Contudo, infelizmente, as potências ocidentais tendem (cada vez mais, a cada crise que passa) a comportar-se como crianças irresponsáveis, guiadas pelo apetite do momento (neste caso, quer dizer “guiadas pelos clamores das opiniões publicadas” e pelo cálculo de interesses próprios mais ou menos imediatistas). De repente descobre-se que o regime X está podre. Quer dizer, o regime pode até ser o mesmo há décadas, mas, de repente, há uma revolta e, num ápice, os apetites democráticos aguçam-se e o ditador Y torna-se odioso da noite para o dia. Quem quer que esteja a atirar pedras na rua contra tamanha abominação – é bom, e revolucionário, e prometedor e carece do apoio imediato de todo o universo e arredores. Não interessa que as pedras contra o ditador sejam atiradas em nome de outra ditadura, de outro totalitarismo, de outros negócios escuros. De momento, chama-se-lhe revolução e gritamos pela sua vitória. Em regra, passados meses esquecemos o assunto e o povo em causa que aguente as consequências. Nos casos mais complicados, passados meses estamos a fazer contas de cabeça à evidência de que a situação do povo em causa não melhorou ou até se tornou mais complicada.
Podia esperar-se que os governos das potências e as organizações internacionais fossem menos ingénuas que a “voz do povo”. Podia esperar-se que houvesse, em cada crise, um esforço para atender aos diversos e contraditórios interesses em presença.
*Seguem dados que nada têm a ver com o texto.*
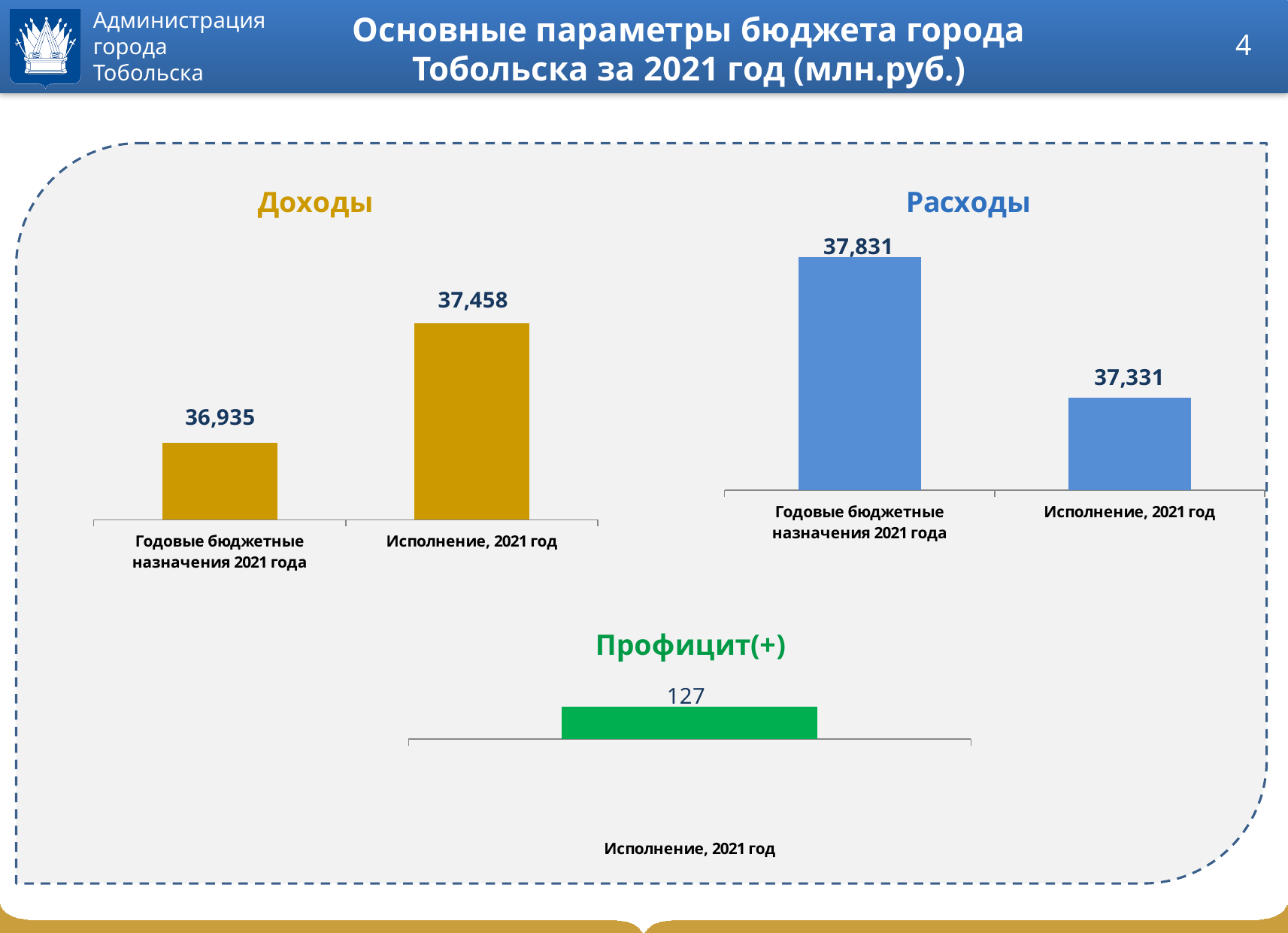
In the Доходы chart, do the values rise or fall from Годовые бюджетные назначения 2021 года to Исполнение, 2021 год? rise What colour are the bars in the Расходы chart? blue What type of chart is the Расходы chart? bar chart In the Расходы chart, what is the value for Годовые бюджетные назначения 2021 года? 37,831 How many bars are in the Доходы chart? 2 In the Расходы chart, which category has the lower value? Исполнение, 2021 год In the Профицит(+) chart, what is the value for Исполнение, 2021 год? 127 In the Расходы chart, what is the value for Исполнение, 2021 год? 37,331 In the Доходы chart, what is the value for Годовые бюджетные назначения 2021 года? 36,935 In the Доходы chart, what is the value for Исполнение, 2021 год? 37,458 In the Доходы chart, which category has the higher value? Исполнение, 2021 год In the Расходы chart, is the value for Годовые бюджетные назначения 2021 года larger or smaller than the value for Исполнение, 2021 год? larger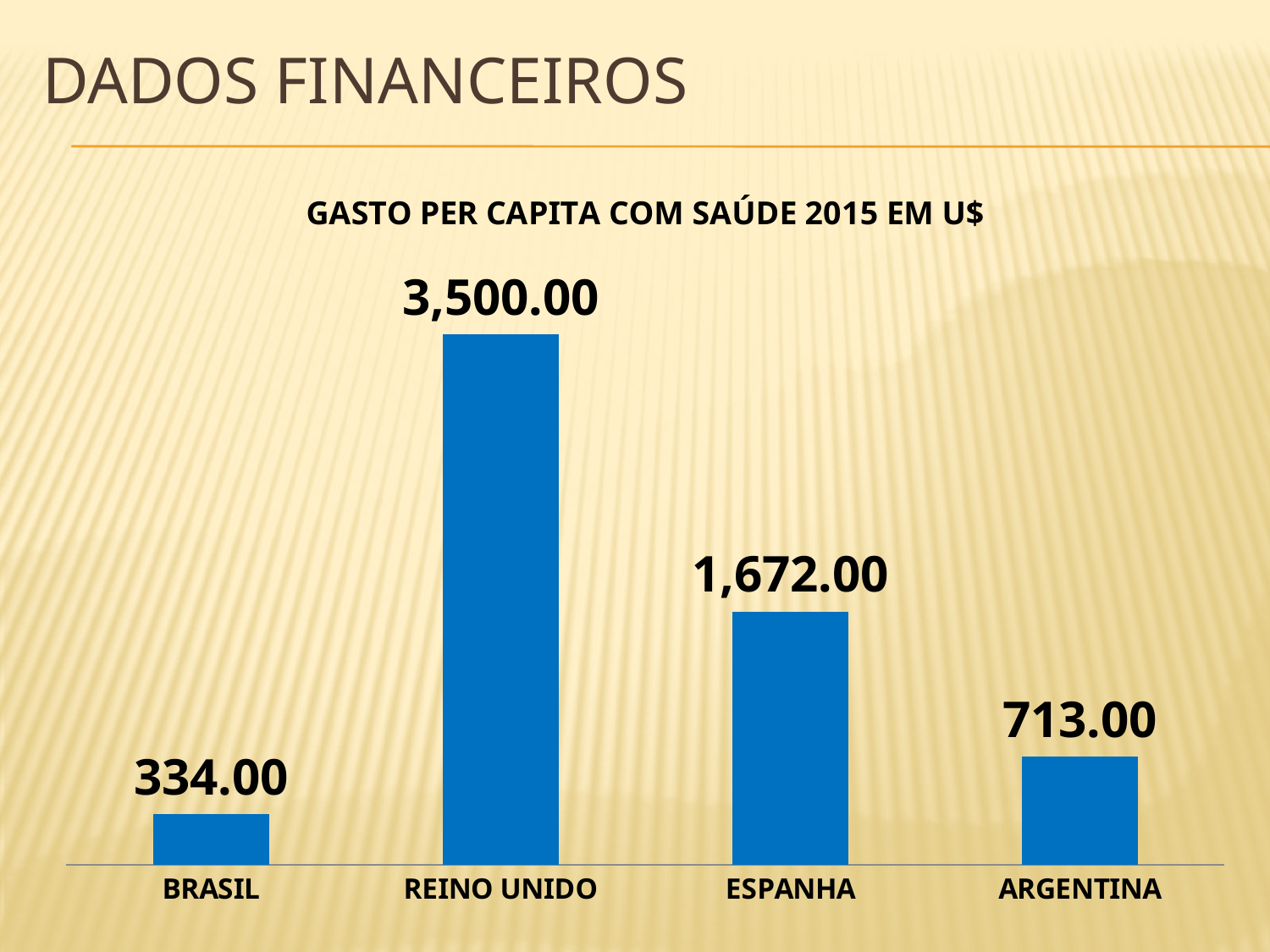
What is the difference between the values for ARGENTINA and BRASIL? 379.00 What is the value for ESPANHA? 1,672.00 Which country has the highest per capita health spending? REINO UNIDO What is the title of the chart? GASTO PER CAPITA COM SAÚDE 2015 EM U$ What kind of chart is shown on the slide? Bar chart What is the difference between the values for REINO UNIDO and ESPANHA? 1,828.00 What is the value for BRASIL? 334.00 What is the value for ARGENTINA? 713.00 How many countries are shown in the chart? 4 What is the value for REINO UNIDO? 3,500.00 Which country has the lowest per capita health spending? BRASIL Which is larger, the value for ESPANHA or the value for ARGENTINA? ESPANHA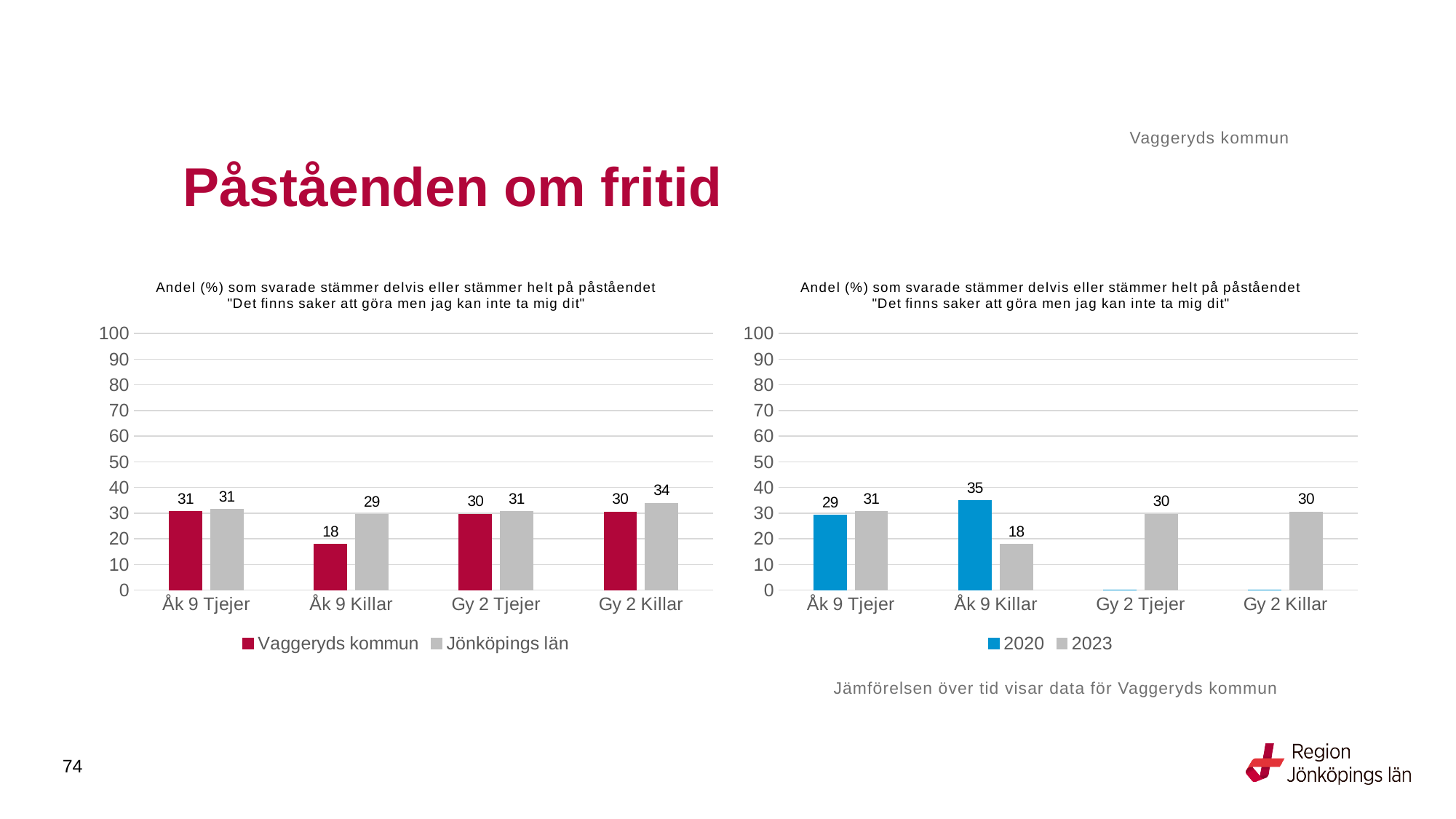
How many series does the legend of the left chart list? 2 In the right chart, what is the value for 2023 for Gy 2 Tjejer? 30 In the right chart, what is the difference between 2020 and 2023 for Åk 9 Killar? 17 What type of chart is the right chart? Bar chart In the left chart, what is the value for Jönköpings län for Gy 2 Killar? 34 In the right chart, what is the value for 2020 for Åk 9 Killar? 35 In the left chart, what is the difference between Jönköpings län and Vaggeryds kommun for Åk 9 Killar? 11 In the left chart, what is the value for Vaggeryds kommun for Åk 9 Killar? 18 In the right chart, which category has the highest value for 2020? Åk 9 Killar In the left chart, which is larger for Gy 2 Killar: Vaggeryds kommun or Jönköpings län? Jönköpings län How many categories are shown on the x axis of the right chart? 4 In the left chart, which category has the lowest value for Vaggeryds kommun? Åk 9 Killar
Um esforço para perceber que as diferentes forças representam, em cada caso, pessoas reais e tragédias (presentes ou anunciadas) que não são menos tragédias por serem menos “populares” nos media ocidentais. Queríamos que as organizações internacionais tratassem mais do método para encontrar saídas organizadas (permitindo a mínima desgraça possível) do que do método para castigar o mais mediaticamente possível o “culpado” designado pelos gritos dos comentadores. Quer dizer: esperávamos que houvesse, ao nível internacional, alguma autonomia das instituições face ao clamor da rua. Mas não: o método do barulho, que já rege a política em muitos dos países “democráticos e ocidentais”, passou a reger também as relações internacionais. E tudo segue para tragédia, uma “revolução” a seguir a outra.
O povo da Ucrânia tem direito a uma melhor democracia e a uma vida melhor. Mas os russos que vivem na Ucrânia têm direito, também, a não serem discriminados (nem negativa, nem positivamente). E a Rússia tem interesses como potência que, até certo ponto, são legítimos e não podem ser tratados com desdém. Não porque gostemos dos bonitos olhos de Putin, mas porque a realidade é muito dura e não se faz só de palavras. Para perceber isso – para que as instituições com responsabilidade internacionais percebessem isso, e aqui penso especialmente na União Europeia, seria necessário que os líderes internacionais não tivessem sido exportados do refugo das políticas nacionais, onde se habituaram a trabalhar para a imagem imediata e não para a vida boa dos povos.